3.2. Growth of R. tibetensis FXJ9.536 at 28 °C and 10 °C

As the QTP has the characteristics of perennial low temperature and transient normal temperature, the growth of R. tibetensis FXJ9.536 at low temperature (10 °C) and normal temperature (28 °C) was examined. As shown in Figure 3A, although the growth rate at 10 °C is lower than that at 28 °C, the OD600 value of the 10 °C culture also exceeded 1.2 after the exponential growth phase (36 h). This result indicates that strain FXJ9.536 can adapt to low temperatures, which may support its survival in the QTP environment. Likewise, Rhodococcus sp. JG3, a strain isolated from Antarctic Dry Valley permafrost, also displays growth even at a subzero temperature [9].

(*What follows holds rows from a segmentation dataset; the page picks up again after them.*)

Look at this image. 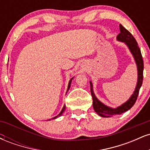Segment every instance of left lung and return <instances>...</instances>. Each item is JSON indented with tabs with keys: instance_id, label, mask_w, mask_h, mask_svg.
Segmentation results:
<instances>
[{
	"instance_id": "1",
	"label": "left lung",
	"mask_w": 150,
	"mask_h": 150,
	"mask_svg": "<svg viewBox=\"0 0 150 150\" xmlns=\"http://www.w3.org/2000/svg\"><path fill=\"white\" fill-rule=\"evenodd\" d=\"M119 27L120 32L117 36V40L124 42L128 46V49H130V52L133 56L137 68V82L135 91H134L133 94H132L130 99L124 104H122L121 106L116 108H113L108 107L103 103H101L100 101L98 100V99L94 94V91H93V85L92 82L90 81V91L93 99V108H94L95 112L101 117H112L113 116H116V115L122 114V113H125V111L130 109L137 100L140 89L142 84V80H143L144 63L140 48H139L137 43L133 36L132 35V34L127 30L124 27H123L122 25H120Z\"/></svg>"
}]
</instances>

3.3. 4-NP Degradation Activity of R. tibetensis FXJ9.536 and Bioinformatics Analysis of the Putative Key Catabolic Genes

It is reported that the natural environment of the QTP contains organic pollutants and Rhodococcus can degrade such pollutants [16,38]. To assess the potential of R. tibetensis FXJ9.536 for pollutant degradation, we investigated its 4-NP degradation activity at both 28 °C and 10 °C, two temperatures at which the strain grew well (Figure 3A). The result showed that R. tibetensis FXJ9.536 exhibited strong degradation activity at 28 °C, with a degradation ratio of 53.62%, and weak degradation activity at 10 °C, with a degradation ratio of 6.24% (Figure 3B and Figure S2). According to the HPLC and MS analyses of degradation residuals (Figure S2A–F), degradation intermediates 4-nitrocatechol and 1,2,4-benzenetriol were found. Consequently, we propose that the 4-NP degradation pathway in strain FXJ9.536 is via hydroxyquinol (1,2,4-bentenetriol) (Figure S2G), one of the two general pathways to convert 4-NP to maleylacetate [39]. Further genome scan revealed that two genes in R. tibetensis FXJ9.536, peg.5460 and peg.3921, might be responsible for 4-NP degradation. Both the two genes encode putative 4-hydroxyphenylacetate 3-monoxygenases (EC 1.14.14.9), which shared 64.33% and 64.13% AA sequence similarities, respectively, with 4-NP hydroxylase component A, a reported enzyme in the 4-NP degradation pathway of Rhodococcus sp. PN1 (Table S3) [47]. The low degradation ratio of strain FXJ9.536 at 10 °C was probably due to the limited total amount of enzymes produced by the strain and/or the low enzyme activity at low temperature.
Many Rhodococcus strains have been reported to degrade 4-NP at normal temperature (28–30 °C). Thus, we analyzed the distribution of the 4-hydroxyphenylacetate 3-monoxygenase gene, which may relate to 4-NP degradation, in Rhodococcus genomes used in this study (Table S1). The result showed that 54.10% (33/60) of the genomes may harbor this gene, including the genomes from Rhodococcus erythropolis and Rhodococcus qingshengii strains that were derived from cold habitats. Furthermore, ML and NJ phylogenetic trees based on AA sequences of the monooxygenase genes were constructed. Both trees placed Peg.5460 and Peg.3921 together with some other sequences in two stable branches loosely related to the recognized 4-NP hydroxylase component A for 4-NP biodegradation (Figure 4 and Figure S3). A number of Rhodococcus strains also contain multiple putative 4-hydroxyphenylacetate 3-monoxygenases located in different phylogenetic branches, as exemplified by R. erythropolis AQ5-07 from Antarctic soil. The data above illustrate that degradation of 4-NP may be also common in Rhodococcus strains inhabiting cold environments.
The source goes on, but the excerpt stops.